Requirement :: Nothing but the lines below between the line holding "scientific name: Mustela erminea" and the line holding "common name: european hedgehog", inclusive, should appear in the answer, each set down exactly.

Collection entries ::
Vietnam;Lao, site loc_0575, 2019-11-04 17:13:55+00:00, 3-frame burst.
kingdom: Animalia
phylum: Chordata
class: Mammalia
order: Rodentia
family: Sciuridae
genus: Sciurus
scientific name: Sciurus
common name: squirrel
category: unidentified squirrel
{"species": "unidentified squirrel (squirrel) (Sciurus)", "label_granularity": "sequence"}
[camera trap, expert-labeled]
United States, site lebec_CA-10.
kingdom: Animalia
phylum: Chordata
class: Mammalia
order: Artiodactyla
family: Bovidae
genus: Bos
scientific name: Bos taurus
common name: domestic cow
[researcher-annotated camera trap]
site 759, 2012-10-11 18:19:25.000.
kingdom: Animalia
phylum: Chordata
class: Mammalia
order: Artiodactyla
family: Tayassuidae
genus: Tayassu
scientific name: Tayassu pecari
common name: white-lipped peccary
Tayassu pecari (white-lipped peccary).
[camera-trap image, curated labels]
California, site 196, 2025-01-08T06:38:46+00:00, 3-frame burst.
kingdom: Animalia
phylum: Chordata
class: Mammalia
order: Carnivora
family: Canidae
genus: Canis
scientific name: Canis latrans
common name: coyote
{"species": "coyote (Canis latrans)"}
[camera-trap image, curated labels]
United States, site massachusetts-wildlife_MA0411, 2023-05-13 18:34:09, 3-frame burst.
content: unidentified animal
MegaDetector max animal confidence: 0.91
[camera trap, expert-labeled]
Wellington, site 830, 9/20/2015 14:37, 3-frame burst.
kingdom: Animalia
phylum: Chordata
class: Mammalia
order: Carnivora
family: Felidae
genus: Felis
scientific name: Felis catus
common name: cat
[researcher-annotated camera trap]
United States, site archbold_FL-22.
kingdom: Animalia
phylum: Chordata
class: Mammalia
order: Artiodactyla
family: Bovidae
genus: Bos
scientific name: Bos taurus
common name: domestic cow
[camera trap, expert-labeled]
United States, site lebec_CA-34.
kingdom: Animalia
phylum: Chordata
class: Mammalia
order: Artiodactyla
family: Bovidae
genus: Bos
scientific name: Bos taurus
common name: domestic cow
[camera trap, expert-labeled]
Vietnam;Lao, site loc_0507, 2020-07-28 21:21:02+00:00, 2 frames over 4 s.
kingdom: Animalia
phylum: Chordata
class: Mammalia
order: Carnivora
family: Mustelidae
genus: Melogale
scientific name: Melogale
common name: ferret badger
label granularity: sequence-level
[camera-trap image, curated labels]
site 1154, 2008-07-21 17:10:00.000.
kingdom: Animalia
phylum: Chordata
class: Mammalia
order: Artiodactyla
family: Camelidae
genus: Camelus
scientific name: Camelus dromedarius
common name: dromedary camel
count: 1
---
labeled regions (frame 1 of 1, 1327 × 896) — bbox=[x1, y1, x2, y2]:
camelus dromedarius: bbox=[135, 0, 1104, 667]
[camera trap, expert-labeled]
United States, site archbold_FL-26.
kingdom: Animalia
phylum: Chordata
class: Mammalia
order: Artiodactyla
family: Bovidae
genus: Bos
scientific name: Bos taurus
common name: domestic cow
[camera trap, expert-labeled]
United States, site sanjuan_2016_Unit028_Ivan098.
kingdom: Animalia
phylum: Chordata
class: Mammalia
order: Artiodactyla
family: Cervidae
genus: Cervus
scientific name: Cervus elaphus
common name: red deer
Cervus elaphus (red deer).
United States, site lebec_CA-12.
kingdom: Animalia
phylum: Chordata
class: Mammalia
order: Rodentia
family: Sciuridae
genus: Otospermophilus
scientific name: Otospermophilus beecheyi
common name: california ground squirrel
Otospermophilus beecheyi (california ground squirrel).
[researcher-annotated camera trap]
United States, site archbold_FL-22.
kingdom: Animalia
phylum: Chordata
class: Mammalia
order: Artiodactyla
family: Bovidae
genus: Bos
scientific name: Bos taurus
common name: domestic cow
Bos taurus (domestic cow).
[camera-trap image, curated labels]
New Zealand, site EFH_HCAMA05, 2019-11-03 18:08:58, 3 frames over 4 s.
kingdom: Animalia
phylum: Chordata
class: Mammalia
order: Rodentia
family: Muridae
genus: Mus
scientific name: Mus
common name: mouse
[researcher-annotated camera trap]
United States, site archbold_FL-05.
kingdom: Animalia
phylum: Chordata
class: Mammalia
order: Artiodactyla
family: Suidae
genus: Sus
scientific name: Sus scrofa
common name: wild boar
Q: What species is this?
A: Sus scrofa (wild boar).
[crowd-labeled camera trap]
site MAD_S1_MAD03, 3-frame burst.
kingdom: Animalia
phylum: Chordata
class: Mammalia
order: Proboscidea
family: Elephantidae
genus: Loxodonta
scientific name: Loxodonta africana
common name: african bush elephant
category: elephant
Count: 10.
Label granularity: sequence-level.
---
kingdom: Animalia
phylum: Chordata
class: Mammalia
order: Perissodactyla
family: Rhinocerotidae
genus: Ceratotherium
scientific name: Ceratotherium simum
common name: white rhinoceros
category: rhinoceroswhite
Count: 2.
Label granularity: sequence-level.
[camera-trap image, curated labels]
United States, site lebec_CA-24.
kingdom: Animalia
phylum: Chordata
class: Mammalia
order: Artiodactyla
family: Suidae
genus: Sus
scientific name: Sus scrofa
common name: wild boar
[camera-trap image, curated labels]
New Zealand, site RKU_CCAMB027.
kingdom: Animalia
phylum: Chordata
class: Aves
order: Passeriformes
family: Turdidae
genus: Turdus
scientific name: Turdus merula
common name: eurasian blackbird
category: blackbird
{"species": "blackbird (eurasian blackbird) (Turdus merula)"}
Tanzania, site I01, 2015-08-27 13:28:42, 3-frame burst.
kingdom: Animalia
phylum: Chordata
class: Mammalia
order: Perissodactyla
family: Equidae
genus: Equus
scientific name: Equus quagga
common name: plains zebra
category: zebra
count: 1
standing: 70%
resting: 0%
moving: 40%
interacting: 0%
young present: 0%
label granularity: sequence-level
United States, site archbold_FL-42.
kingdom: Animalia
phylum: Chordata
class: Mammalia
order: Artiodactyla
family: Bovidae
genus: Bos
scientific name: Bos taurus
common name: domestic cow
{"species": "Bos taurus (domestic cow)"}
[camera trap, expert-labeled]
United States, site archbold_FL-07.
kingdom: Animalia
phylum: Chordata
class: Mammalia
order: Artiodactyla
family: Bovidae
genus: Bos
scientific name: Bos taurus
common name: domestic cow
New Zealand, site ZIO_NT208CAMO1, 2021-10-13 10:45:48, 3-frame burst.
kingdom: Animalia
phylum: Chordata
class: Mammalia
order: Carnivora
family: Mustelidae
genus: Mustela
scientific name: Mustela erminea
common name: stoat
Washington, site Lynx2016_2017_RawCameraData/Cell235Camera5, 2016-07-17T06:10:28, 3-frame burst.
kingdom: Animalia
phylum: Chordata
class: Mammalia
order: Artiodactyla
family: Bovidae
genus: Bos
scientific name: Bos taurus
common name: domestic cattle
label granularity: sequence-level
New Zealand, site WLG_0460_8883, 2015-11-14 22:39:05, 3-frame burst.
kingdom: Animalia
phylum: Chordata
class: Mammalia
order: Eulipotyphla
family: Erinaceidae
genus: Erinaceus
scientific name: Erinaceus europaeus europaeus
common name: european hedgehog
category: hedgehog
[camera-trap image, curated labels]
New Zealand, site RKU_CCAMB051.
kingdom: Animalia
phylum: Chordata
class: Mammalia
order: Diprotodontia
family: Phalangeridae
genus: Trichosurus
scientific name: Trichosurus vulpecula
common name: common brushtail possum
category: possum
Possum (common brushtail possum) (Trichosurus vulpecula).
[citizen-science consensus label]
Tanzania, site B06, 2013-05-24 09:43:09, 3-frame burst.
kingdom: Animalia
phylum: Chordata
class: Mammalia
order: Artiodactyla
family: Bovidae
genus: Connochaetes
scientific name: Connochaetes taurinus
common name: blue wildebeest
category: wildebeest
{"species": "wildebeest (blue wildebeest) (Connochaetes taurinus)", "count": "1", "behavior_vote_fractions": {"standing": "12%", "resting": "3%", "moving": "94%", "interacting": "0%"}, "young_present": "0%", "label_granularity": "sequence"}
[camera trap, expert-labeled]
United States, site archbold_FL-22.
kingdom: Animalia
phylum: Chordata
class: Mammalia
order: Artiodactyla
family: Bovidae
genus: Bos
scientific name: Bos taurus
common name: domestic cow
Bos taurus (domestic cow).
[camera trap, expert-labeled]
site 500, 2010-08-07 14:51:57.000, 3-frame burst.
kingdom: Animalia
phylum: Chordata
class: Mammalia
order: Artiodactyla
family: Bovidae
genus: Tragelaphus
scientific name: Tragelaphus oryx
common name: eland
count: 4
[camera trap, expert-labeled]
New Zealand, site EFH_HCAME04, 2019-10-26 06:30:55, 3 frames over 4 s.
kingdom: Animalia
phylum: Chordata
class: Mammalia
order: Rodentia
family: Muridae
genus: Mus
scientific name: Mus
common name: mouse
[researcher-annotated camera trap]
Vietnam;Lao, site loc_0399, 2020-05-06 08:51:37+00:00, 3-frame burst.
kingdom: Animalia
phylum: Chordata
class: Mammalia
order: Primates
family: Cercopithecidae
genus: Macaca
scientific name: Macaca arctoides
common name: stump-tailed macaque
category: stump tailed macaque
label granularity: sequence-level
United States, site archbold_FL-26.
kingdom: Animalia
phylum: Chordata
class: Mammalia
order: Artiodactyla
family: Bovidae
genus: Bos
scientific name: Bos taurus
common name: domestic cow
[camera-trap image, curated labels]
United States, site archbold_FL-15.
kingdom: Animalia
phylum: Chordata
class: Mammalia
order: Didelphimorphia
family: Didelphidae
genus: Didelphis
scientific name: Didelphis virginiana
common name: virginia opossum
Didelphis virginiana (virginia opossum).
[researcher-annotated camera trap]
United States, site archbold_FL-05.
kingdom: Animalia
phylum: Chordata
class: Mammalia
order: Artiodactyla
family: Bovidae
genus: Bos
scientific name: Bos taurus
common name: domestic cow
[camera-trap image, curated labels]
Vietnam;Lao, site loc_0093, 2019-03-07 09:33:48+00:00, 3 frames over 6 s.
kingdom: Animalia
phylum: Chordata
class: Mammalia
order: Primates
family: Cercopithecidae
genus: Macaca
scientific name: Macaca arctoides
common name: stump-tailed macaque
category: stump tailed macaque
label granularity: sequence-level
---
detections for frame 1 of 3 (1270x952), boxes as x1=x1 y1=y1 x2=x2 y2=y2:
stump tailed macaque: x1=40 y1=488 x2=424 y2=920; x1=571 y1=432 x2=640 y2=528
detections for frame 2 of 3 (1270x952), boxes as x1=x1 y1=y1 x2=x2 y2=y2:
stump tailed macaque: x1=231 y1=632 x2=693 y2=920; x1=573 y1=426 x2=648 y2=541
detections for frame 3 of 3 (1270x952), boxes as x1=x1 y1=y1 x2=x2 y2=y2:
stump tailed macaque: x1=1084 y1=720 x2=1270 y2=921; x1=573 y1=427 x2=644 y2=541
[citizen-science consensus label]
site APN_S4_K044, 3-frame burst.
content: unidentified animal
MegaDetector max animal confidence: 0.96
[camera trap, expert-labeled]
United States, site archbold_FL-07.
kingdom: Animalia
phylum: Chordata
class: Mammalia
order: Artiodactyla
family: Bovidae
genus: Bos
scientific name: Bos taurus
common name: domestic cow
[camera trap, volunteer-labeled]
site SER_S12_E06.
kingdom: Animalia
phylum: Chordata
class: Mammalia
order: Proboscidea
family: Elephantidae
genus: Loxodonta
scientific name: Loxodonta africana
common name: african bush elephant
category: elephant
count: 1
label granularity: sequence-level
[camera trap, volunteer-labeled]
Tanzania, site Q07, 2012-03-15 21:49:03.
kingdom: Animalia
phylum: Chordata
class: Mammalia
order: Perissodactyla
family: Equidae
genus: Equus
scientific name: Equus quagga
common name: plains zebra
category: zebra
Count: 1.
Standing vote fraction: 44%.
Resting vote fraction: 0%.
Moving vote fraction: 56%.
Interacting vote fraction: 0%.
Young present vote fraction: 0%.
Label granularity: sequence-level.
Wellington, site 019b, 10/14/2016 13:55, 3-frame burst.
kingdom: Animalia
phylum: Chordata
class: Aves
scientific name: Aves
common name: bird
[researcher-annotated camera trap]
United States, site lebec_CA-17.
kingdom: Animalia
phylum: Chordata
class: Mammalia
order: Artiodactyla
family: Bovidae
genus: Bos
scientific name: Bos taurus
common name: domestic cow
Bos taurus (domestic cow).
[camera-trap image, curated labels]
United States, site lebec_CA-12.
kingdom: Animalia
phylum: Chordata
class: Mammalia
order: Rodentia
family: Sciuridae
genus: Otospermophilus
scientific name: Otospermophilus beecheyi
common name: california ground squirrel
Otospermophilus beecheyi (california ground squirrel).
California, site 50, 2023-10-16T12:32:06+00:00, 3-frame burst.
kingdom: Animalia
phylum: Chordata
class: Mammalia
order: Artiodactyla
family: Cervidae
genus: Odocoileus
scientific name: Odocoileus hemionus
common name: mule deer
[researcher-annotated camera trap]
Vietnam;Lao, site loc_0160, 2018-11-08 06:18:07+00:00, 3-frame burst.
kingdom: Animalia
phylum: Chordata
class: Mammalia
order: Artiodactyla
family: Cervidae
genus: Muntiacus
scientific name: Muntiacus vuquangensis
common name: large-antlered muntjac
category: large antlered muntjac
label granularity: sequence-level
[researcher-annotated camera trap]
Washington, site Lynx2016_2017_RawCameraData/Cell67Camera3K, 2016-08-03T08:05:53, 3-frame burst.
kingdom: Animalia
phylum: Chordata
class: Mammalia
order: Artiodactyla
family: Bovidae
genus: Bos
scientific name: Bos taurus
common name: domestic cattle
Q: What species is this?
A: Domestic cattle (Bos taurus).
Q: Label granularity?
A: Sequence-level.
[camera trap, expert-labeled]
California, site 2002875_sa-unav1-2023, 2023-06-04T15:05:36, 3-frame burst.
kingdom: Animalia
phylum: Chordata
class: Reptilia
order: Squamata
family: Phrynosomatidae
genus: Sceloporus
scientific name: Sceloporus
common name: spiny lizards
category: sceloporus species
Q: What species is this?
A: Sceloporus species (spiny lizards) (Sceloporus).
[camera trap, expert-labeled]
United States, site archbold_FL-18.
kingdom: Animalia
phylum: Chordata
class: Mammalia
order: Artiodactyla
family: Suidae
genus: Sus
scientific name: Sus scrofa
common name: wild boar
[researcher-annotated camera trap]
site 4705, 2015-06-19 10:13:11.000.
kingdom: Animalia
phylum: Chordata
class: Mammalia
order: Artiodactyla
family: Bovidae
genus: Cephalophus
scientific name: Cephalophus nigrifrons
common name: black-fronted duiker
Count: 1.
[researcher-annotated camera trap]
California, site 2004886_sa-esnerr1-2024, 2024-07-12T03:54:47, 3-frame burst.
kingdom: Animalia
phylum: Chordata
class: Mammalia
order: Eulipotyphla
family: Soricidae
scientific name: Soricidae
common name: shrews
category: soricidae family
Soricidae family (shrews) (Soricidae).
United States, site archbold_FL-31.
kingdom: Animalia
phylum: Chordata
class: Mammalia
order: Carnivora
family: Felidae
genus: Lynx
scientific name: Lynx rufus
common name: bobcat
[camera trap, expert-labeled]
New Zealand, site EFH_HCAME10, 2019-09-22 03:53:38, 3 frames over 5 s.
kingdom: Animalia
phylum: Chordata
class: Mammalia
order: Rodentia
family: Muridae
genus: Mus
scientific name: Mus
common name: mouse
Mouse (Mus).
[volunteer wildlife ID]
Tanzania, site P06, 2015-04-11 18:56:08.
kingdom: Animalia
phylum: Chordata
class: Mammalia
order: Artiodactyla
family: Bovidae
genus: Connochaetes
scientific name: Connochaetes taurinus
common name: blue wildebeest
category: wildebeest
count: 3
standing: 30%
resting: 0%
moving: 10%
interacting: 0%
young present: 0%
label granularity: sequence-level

The completed task ::
scientific name: Mustela erminea
common name: stoat
Washington, site Lynx2016_2017_RawCameraData/Cell235Camera5, 2016-07-17T06:10:28, 3-frame burst.
kingdom: Animalia
phylum: Chordata
class: Mammalia
order: Artiodactyla
family: Bovidae
genus: Bos
scientific name: Bos taurus
common name: domestic cattle
label granularity: sequence-level
New Zealand, site WLG_0460_8883, 2015-11-14 22:39:05, 3-frame burst.
kingdom: Animalia
phylum: Chordata
class: Mammalia
order: Eulipotyphla
family: Erinaceidae
genus: Erinaceus
scientific name: Erinaceus europaeus europaeus
common name: european hedgehog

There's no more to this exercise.